US Service Sector Slows, Fed Rate Cuts Expected in March


  • After COVID-19 restrictions were lifted, the demand for services initially rose rapidly in the US as normal life resumed.
  • However, spending has returned to goods from services, with more expenditure recorded in the third quarter.
  • New orders for service businesses dropped to 52.8 in December 2022, as compared to 55.5 in November the same year.
  • The inflation rate in the service sector remains high, although the overall inflation has been subsiding.
  • The Federal Reserve has kept interest rates steady, signaling a potential reduction in borrowing costs in 2024.
  • Challenges with staffing have been reported, with the ISM survey showing a significant dip in services sector employment last month.

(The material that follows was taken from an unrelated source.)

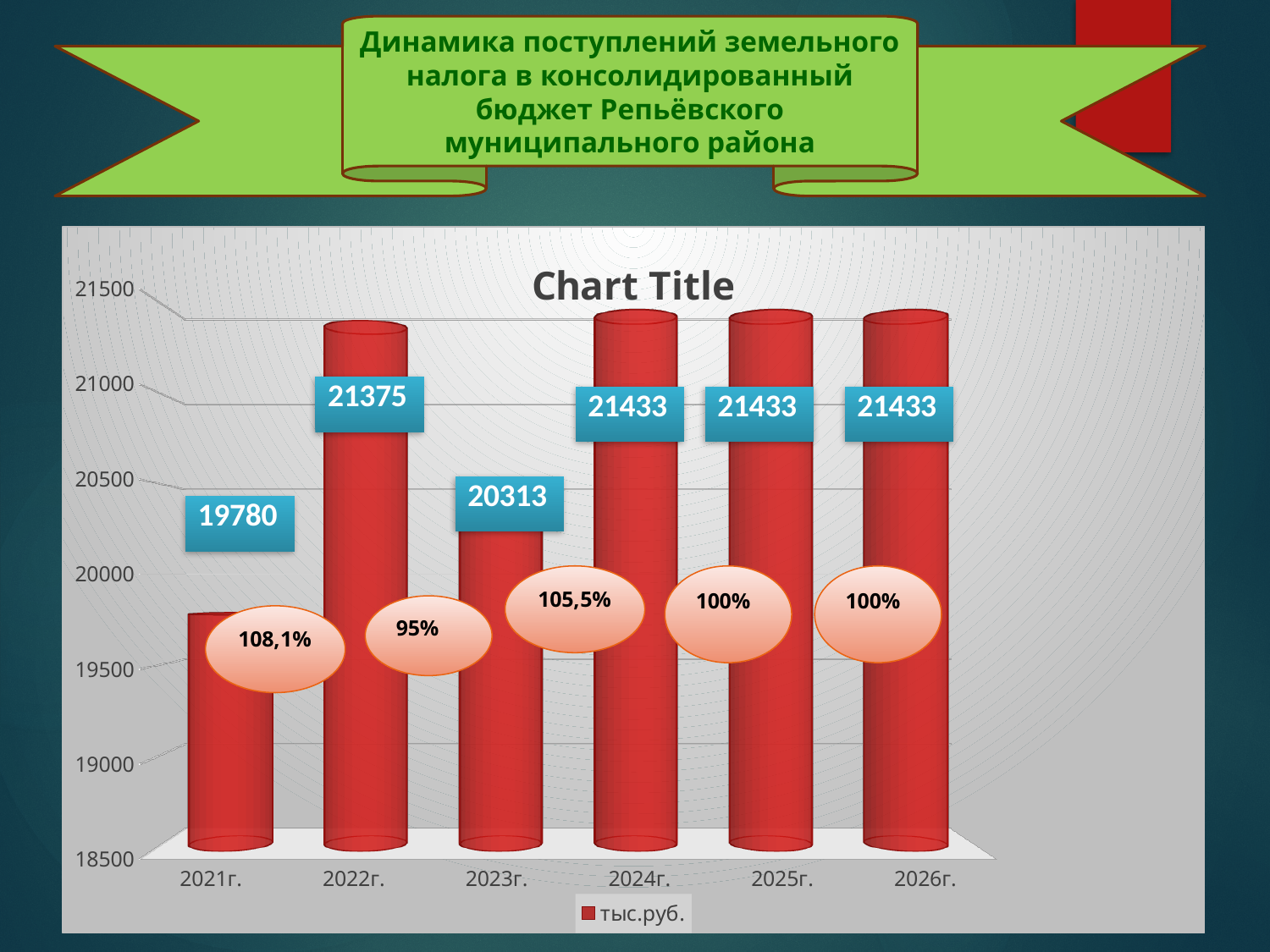
What is the value for 2023г.? 20313 How many series does the legend list? 1 What is the legend entry of the chart? тыс.руб. What kind of chart is shown? bar chart What is the value for 2025г.? 21433 What is the difference between the values for 2022г. and 2021г.? 1595 Which is larger, the value for 2022г. or the value for 2023г.? 2022г. What is the difference between the values for 2024г. and 2023г.? 1120 How many years are shown on the x axis? 6 Is the value for 2021г. greater or less than 20000? less Which year has the lowest value? 2021г. What is the value for 2021г.? 19780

Dynamics of Service Demand

As people across America resumed their routine activities after being confined due to the pandemic, the demand for different services initially skyrocketed. However, the trend shifted over time, and the spotlight returned to goods, with the expenditure on goods notably exceeding that on services in the third quarter.

The Inflation Puzzle

New orders taken by services companies fell to 52.8 in December from 55.5 in the earlier month. A significant decline in export order growth was observed as well. Despite this, the rate of inflation in services remained high. However, there was a slight dip in the prices businesses paid for inputs, falling to 57.4 from 58.3 in November.

Central Bank and Interest Rates

Despite inflationary pressures, the overall inflation measured by the personal consumption expenditures price index fell in November, marking a first in over three and a half years. Consequently, the easing labor market and inflationary trends have started influencing financial markets, leading them to speculate that the Federal Reserve may begin cutting interest rates as early as March.

Employment in the Services Sector

On a contrasting note, the employment index for the services sector saw a significant downtrend, recorded at 43.3 in December, its lowest since July 2020. This reflects the struggle companies face in backfilling positions due to the current staff shortage despite reported hiring and salary hikes in December.

As revealed by the ISM in November, firms are facing challenges due to usual attrition, and the labor market continues to be highly competitive. Hence, enterprises have been focusing on reaching their full staffing capacities.

The Possible Impact on Forex Trading

This shift in consumer preference from services to goods coupled with fluctuations in inflation and employment could influence the forex trading market, potentially affecting the value of the US Dollar.